## WORK ORDER
Repeat each line of the data below exactly, but skip the pictures.

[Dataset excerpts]
━━━━━━━━━━━━━━━━

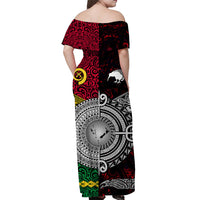 Vanuatu And New Zealand Off Shoulder Long Dress Together - Red LT8 - Polynesian Pride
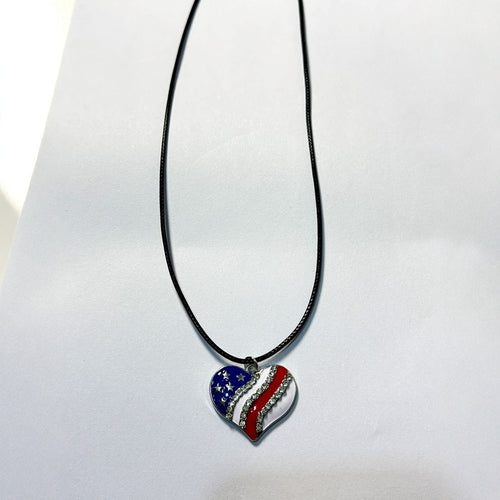 American Independence Day Flag Pendant Necklace with Rhinestones Patriotic Theme Collarbone Chain for Women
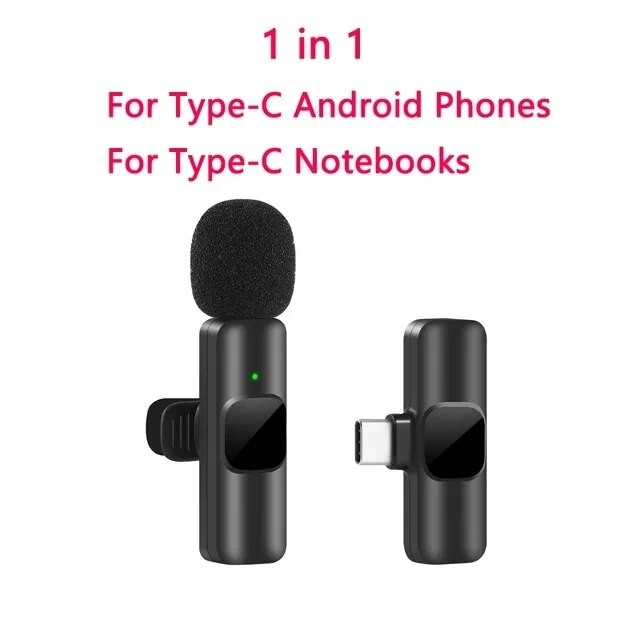 Wireless Lavalier Microphone – Portable Mini Mic for iPhone, Android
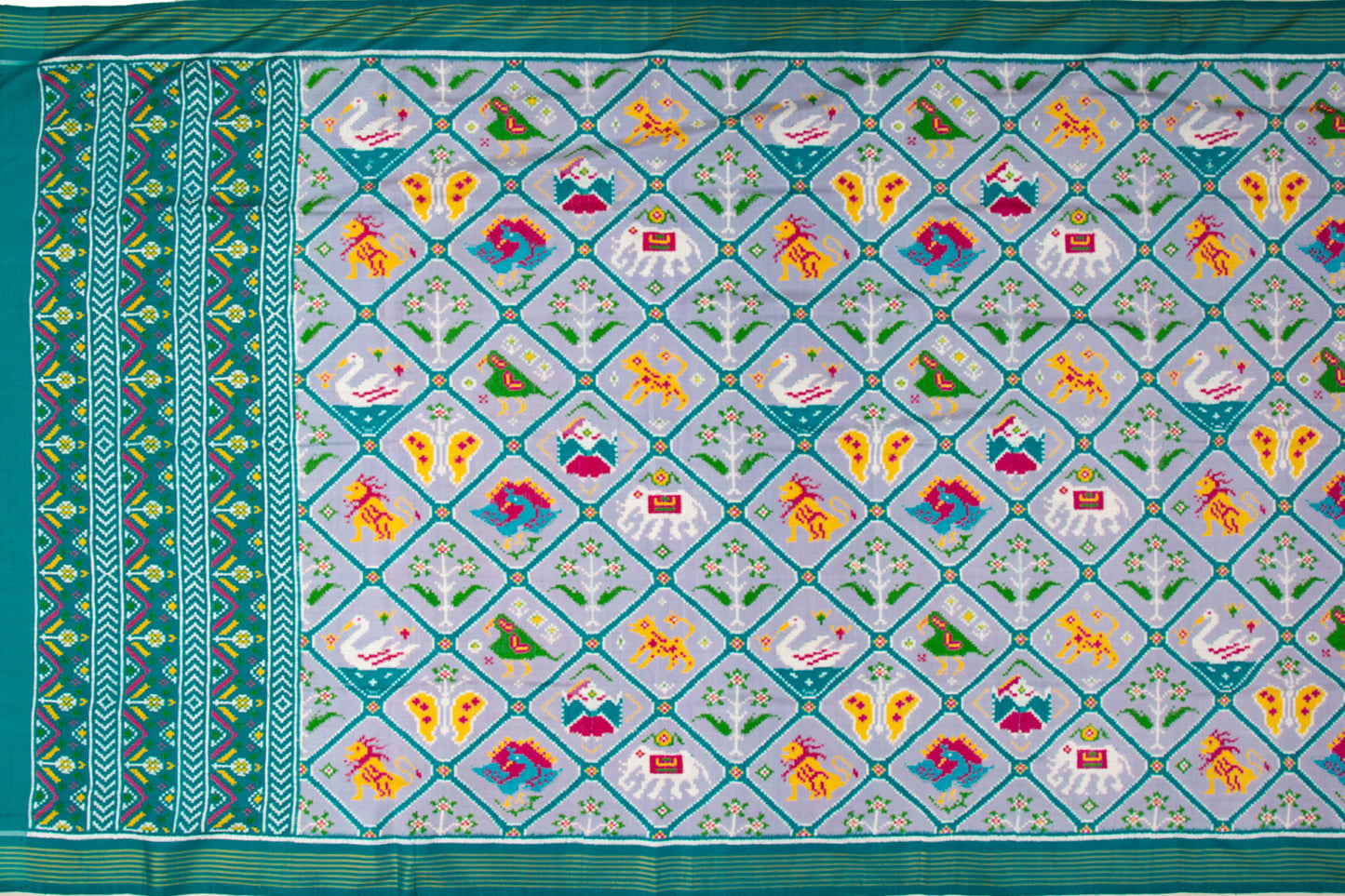 Patan Patola Silk Double Ikat 9 Figure Grey Saree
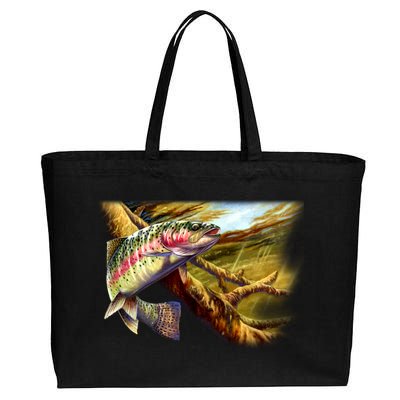 Wildlife - Rainbow Trout Cotton Canvas Jumbo Tote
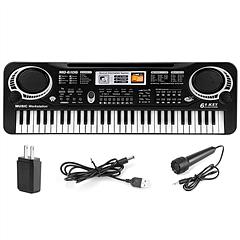 61 Keys Digital Music Electronic Keyboard Electric Piano Musical Instrument Kids Learning Keyboard w/ Microphone For Beginners Kids Girls Boys Adults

━━━━━━━━━━━━━━━━

## RESULT FOR THIS EXERCISE
 Vanuatu And New Zealand Off Shoulder Long Dress Together - Red LT8 - Polynesian Pride
 American Independence Day Flag Pendant Necklace with Rhinestones Patriotic Theme Collarbone Chain for Women
 Wireless Lavalier Microphone – Portable Mini Mic for iPhone, Android
 Patan Patola Silk Double Ikat 9 Figure Grey Saree
 Wildlife - Rainbow Trout Cotton Canvas Jumbo Tote
 61 Keys Digital Music Electronic Keyboard Electric Piano Musical Instrument Kids Learning Keyboard w/ Microphone For Beginners Kids Girls Boys Adults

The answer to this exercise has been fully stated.